◆ **WRITTEN TASK**
Quote each of the lines below word for word, omitting the pictures from your response.

(Entries concerning spatial positioning)

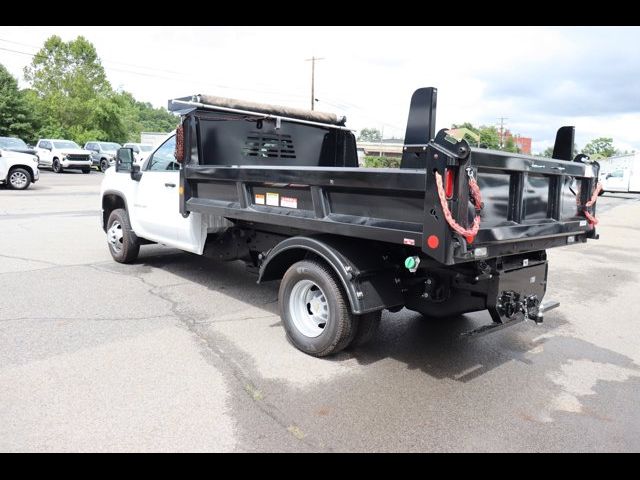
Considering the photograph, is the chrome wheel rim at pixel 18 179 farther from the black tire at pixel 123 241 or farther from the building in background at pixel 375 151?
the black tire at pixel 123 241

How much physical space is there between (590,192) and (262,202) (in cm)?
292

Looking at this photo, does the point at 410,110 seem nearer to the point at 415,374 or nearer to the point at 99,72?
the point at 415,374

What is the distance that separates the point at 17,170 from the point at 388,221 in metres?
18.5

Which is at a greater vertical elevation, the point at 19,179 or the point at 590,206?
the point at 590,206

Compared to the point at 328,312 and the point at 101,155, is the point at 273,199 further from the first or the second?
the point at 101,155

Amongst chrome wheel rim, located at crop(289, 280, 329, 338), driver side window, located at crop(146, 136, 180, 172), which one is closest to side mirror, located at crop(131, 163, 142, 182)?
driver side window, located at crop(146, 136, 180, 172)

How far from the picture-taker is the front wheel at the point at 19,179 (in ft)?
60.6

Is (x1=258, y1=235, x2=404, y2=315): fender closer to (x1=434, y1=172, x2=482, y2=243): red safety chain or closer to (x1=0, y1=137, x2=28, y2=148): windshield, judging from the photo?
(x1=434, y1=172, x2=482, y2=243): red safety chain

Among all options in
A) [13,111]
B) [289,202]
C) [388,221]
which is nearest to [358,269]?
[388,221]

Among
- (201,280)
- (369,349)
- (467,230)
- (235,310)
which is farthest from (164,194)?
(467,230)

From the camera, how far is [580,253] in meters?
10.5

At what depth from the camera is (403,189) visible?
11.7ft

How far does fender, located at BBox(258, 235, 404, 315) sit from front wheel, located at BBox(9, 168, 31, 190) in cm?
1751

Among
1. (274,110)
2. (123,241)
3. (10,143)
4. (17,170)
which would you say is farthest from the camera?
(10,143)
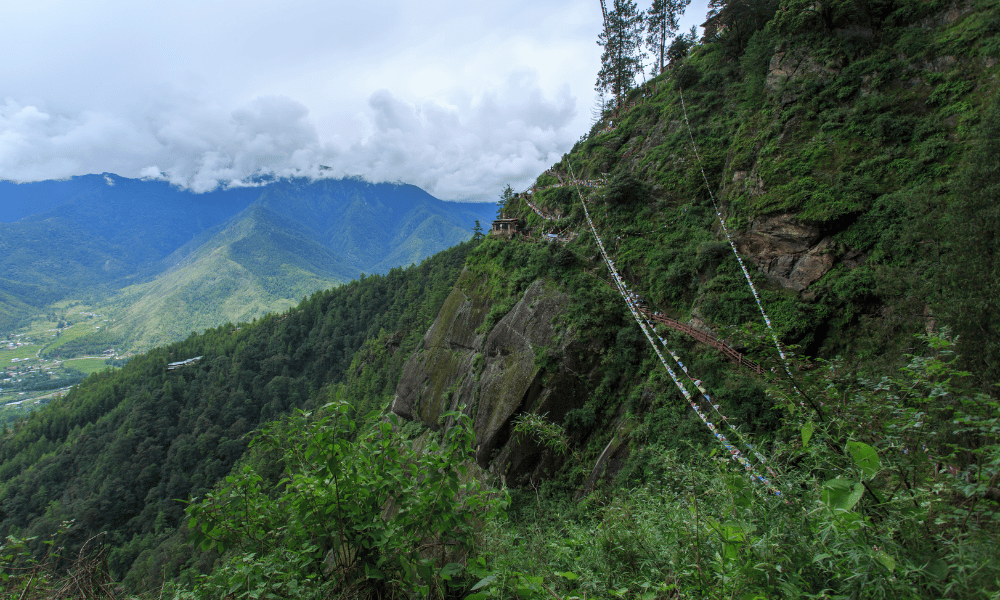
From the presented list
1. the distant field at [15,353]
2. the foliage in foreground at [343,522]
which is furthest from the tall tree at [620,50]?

◆ **REPLY**
Considering the photograph, is the chrome wheel rim at pixel 18 179 farther from the black tire at pixel 123 241 or farther from the building in background at pixel 375 151?
the black tire at pixel 123 241

How much physical space is there between (590,192) and (262,202) (in cm)?
292

Looking at this photo, does the point at 410,110 seem nearer to the point at 415,374 or nearer to the point at 99,72?
the point at 415,374

What is the distance that separates the point at 17,170 from the point at 388,221 in metres?
18.5

Which is at a greater vertical elevation, the point at 19,179 or the point at 590,206?
the point at 590,206

Compared to the point at 328,312 and the point at 101,155, is the point at 273,199 further from the first or the second?
the point at 101,155

Amongst chrome wheel rim, located at crop(289, 280, 329, 338), driver side window, located at crop(146, 136, 180, 172), which one is closest to side mirror, located at crop(131, 163, 142, 182)?
driver side window, located at crop(146, 136, 180, 172)

How far from the picture-taker is the front wheel at the point at 19,179 (in ft)?
60.6

Is (x1=258, y1=235, x2=404, y2=315): fender closer to (x1=434, y1=172, x2=482, y2=243): red safety chain or closer to (x1=0, y1=137, x2=28, y2=148): windshield, judging from the photo?
(x1=434, y1=172, x2=482, y2=243): red safety chain

Among all options in
A) [13,111]
B) [289,202]
C) [388,221]
which is nearest to [358,269]?
[388,221]

Among
- (201,280)
- (369,349)
- (467,230)
- (235,310)
which is farthest from (164,194)?
(467,230)

From the camera, how far is [580,253] in meters?
10.5

At what depth from the camera is (403,189) visible?
11.7ft

How far does fender, located at BBox(258, 235, 404, 315) sit from front wheel, located at BBox(9, 168, 31, 190) in cm?
1751

Among
1. (274,110)
2. (123,241)
3. (10,143)
4. (17,170)
which would you say is farthest from the camera?
(10,143)
From the presented list
1. the distant field at [15,353]
2. the foliage in foreground at [343,522]
which is furthest from the tall tree at [620,50]?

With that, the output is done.